Figuring out when things have gone terribly wrong is trickier than it first appears since we want to catch the errors before our users notice them (or failing that before CNN notices them). We will explore general techniques for validation, look at responses from people validating big data jobs in production environments, and libraries that can assist us in writing relative validation rules based on historical data.
For folks working in streaming, we will talk about the unique challenges of attempting to validate in a real-time system, and what we can do besides keeping an up-to-date resume on file for when things go wrong. To keep the talk interesting real-world examples (with company names removed) will be presented, as well as several creative-common licensed cat pictures and an adorable panda GIF.

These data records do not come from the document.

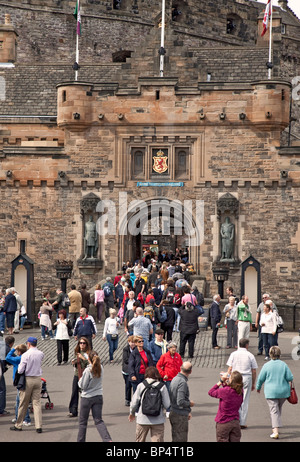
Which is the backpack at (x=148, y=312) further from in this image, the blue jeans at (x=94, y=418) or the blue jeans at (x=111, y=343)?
the blue jeans at (x=94, y=418)

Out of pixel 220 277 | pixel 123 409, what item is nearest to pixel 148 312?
pixel 123 409

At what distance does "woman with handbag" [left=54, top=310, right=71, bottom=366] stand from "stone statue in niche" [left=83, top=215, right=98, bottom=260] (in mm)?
12763

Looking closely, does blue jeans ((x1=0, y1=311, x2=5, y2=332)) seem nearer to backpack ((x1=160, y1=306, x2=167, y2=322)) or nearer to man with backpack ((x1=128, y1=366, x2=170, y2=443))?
backpack ((x1=160, y1=306, x2=167, y2=322))

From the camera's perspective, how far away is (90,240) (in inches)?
1264

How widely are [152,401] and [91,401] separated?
134cm

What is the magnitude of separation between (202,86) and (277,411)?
2029 cm

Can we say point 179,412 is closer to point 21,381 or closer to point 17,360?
point 21,381

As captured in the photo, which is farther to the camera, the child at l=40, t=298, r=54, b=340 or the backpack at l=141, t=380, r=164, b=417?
the child at l=40, t=298, r=54, b=340

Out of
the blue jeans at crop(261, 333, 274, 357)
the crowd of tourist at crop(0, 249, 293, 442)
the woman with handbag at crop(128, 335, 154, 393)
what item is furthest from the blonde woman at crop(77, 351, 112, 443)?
the blue jeans at crop(261, 333, 274, 357)

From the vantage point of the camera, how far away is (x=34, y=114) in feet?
119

Holden is a transgender Canadian open source developer advocate with a focus on Apache Spark, BEAM, and related "big data" tools. She is the co-author of Learning Spark, High Performance Spark, and another Spark book that's a bit more out of date. She is a committer on and PMC member on Apache Spark and committer on SystemML & Mahout projects. Prior to joining Apple she worked at Google, IBM, Alpine, Databricks, Google (yes again), Foursquare, and Amazon. When not in San Francisco, Holden speaks internationally about different big data technologies (mostly Spark). She was tricked into the world of big data while trying to improve search and recommendation systems and has long since forgotten her original goal. Outside of work she enjoys playing with fire, riding scooters, and dancing.